TO-DO LIST >>
**1)** In the gift voucher thread below, reproduce the passage from "When a customer" up to and including "total is zero." word for word.
**2)** In the gift voucher thread below, when do the vouchers expire?

EXTRACT >>
++++++++
How to allocate partial credit to a sales invoice?

Firstly thank you very much for a wonderful software, it’s been of immense help to me!

I issue Credit Notes as gift vouchers which customers can use over time. At times the customer only uses part of the credit note (e.g. $30 of $100) which means they should have 70 left in their credit note after the transaction.

I would like to use part of the credit to pay for a sales invoice but currently it seems there is no Amount field next to the Credit field in Credit Note edit mode. I.e. it allocates the whole amount to the sales invoice.

How can I achieve this?
If not possible, can you recommend a different way to handle gift vouchers to meet my two requirements? 1) Running balance and 2) Partial allocation to sales invoice.
Thank you …

When you give customer credit of $30 or $100, just issue credit note for that amount. Manager will automatically apply available credit to their next invoice.

What happens when you issue a credit note as a gift voucher and the voucher is never used, wouldn’t that credit note remain within Manager until ???.

You may find it simpler to not record any credit notes and just issue the gift vouchers. This way no accounting transactions are actually required until your customer presents the gift voucher for use.

If the customer only uses part of the gift voucher you could either a) have a panel on the gift voucher where the remaining balance is recorded or b) issue a replacement gift voucher worth the remaining balance.

When a customer uses the voucher for a cash sale, you would use the Cash on Hand tab and create an account called “Gift Voucher Sales”. With the Receive Money the first account line would as per your normal sale entry. The second account line would be to “Gift Voucher Expense” and the same amount would be entered with a minus in front so the transaction total is zero.

To use the gift voucher towards a Sales Invoice you would complete the sales invoice as per normal then you would add an extra line, the account would be “Gift Voucher Expense” and the amount would be entered with a minus in front so the transaction total is reduced by the value of the gift voucher.

Honestly, having a series of issued credit notes as recorded transactions within Manager which are unrelated until future transaction is very messy and a poor/bad accounting practice.

But these credit notes act as Gift Vouchers with preset value (of say 100) of which I have no way of knowing beforehand how much the customer would use in each transaction. I do not wish to force them to use the whole value in one transaction.
Vouchers are used to purchase inventory items. And have expiry date of one year from date of issue.

Then don’t issue any credit note. Customers don’t have any credit until they present gift voucher and if they do, just add negative line item to their sales invoice to decrease amount payable.

Okay thx lubos, I’m new to this and was following the suggested approach in Recording gifts and Gift Vouchers
Happy to go with your method but then how can I know how much liability I have as issued Gift Vouchers out there? How much is used and how much is left? (apart from manual written notes on the voucher itself)
Btw, these are kind of lottery give-away vouchers.

Thx, but per my thread with lubos these vouchers have expiry date, so they will be deleted after one year if not used. And I also wish to know how much liability we have due to the issued and unused gift vouchers out there.

The suggested advice in the link you provided relates to gift vouchers being “purchased” not gift vouchers being given away.

To track the gift vouchers, have a simple register with date, name, amount and running total column.
The total column less the total in the Gift Voucher Expense account ='s unclaimed liability.
++++++++
GIVEN DATA >>
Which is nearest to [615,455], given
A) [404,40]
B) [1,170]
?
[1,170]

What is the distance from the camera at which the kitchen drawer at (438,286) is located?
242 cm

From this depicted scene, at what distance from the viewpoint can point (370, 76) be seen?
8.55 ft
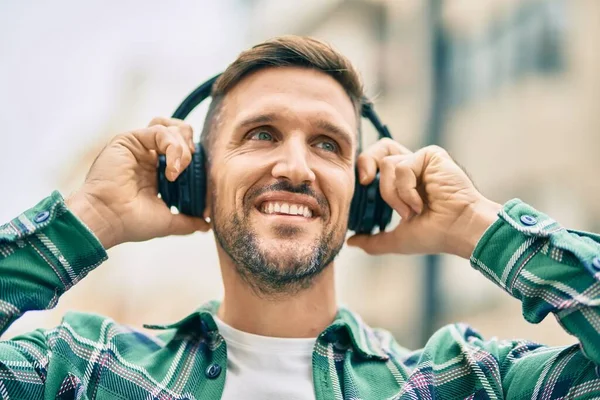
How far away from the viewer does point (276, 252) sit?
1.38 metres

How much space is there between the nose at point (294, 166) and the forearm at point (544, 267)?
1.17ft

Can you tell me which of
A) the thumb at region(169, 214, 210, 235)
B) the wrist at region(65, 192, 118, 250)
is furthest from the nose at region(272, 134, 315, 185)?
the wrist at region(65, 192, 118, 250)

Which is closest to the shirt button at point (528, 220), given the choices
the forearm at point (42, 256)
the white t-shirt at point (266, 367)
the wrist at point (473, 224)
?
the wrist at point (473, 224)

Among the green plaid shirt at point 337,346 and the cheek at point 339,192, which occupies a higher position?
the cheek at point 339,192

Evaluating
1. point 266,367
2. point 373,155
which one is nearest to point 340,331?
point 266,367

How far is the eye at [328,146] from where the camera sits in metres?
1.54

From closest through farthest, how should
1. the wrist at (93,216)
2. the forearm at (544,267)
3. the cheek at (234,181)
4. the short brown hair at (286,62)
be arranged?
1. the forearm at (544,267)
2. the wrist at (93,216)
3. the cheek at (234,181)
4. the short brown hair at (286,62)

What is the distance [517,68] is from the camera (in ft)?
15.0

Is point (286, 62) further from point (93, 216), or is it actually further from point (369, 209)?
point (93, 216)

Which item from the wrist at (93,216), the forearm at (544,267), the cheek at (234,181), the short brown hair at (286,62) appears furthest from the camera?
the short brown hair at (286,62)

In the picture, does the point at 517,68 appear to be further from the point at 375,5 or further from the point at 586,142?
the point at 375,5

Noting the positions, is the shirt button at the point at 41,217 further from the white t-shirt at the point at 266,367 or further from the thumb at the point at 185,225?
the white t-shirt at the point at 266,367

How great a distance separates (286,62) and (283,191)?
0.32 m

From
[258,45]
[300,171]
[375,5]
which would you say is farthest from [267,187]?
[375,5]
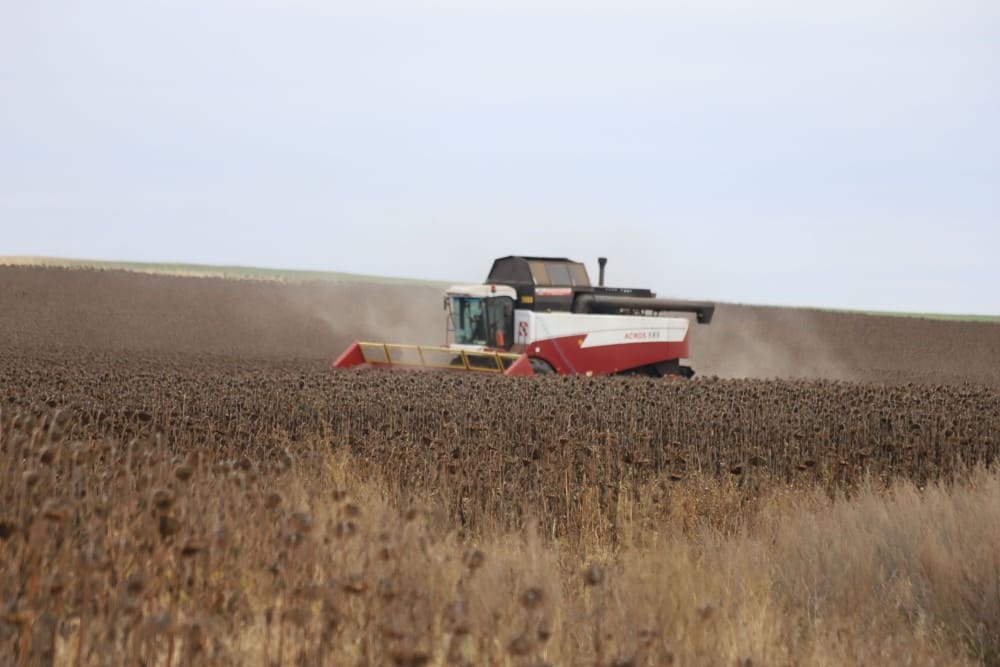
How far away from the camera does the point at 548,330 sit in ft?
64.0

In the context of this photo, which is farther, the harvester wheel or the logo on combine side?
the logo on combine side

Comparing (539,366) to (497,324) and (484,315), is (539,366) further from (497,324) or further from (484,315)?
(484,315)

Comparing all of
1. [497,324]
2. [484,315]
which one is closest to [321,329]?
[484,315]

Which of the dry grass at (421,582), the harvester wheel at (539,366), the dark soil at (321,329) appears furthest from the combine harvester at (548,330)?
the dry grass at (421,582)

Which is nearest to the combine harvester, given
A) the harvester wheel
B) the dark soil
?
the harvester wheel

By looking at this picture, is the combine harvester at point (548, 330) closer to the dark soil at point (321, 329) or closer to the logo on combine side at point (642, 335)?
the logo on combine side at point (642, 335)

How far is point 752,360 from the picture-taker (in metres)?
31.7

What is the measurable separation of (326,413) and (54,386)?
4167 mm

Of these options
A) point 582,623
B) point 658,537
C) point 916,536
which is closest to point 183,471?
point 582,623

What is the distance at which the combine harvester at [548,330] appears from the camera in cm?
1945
++++++++
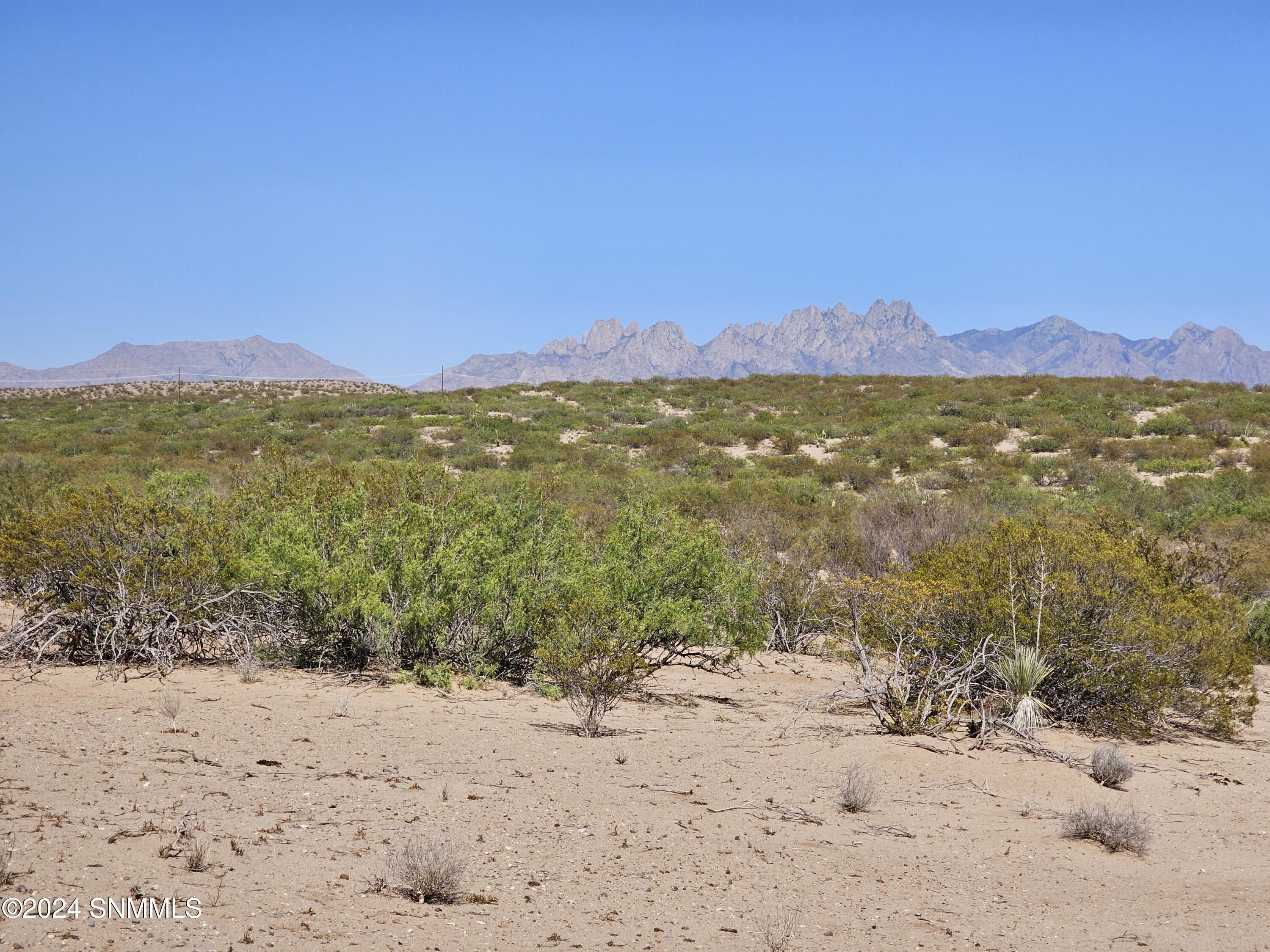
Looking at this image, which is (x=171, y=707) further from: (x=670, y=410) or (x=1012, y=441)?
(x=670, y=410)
++++++++
TASK SOLUTIONS >>
**1)**
When a customer uses the voucher for a cash sale, you would use the Cash on Hand tab and create an account called “Gift Voucher Sales”. With the Receive Money the first account line would as per your normal sale entry. The second account line would be to “Gift Voucher Expense” and the same amount would be entered with a minus in front so the transaction total is zero.

**2)** One year from the date of issue.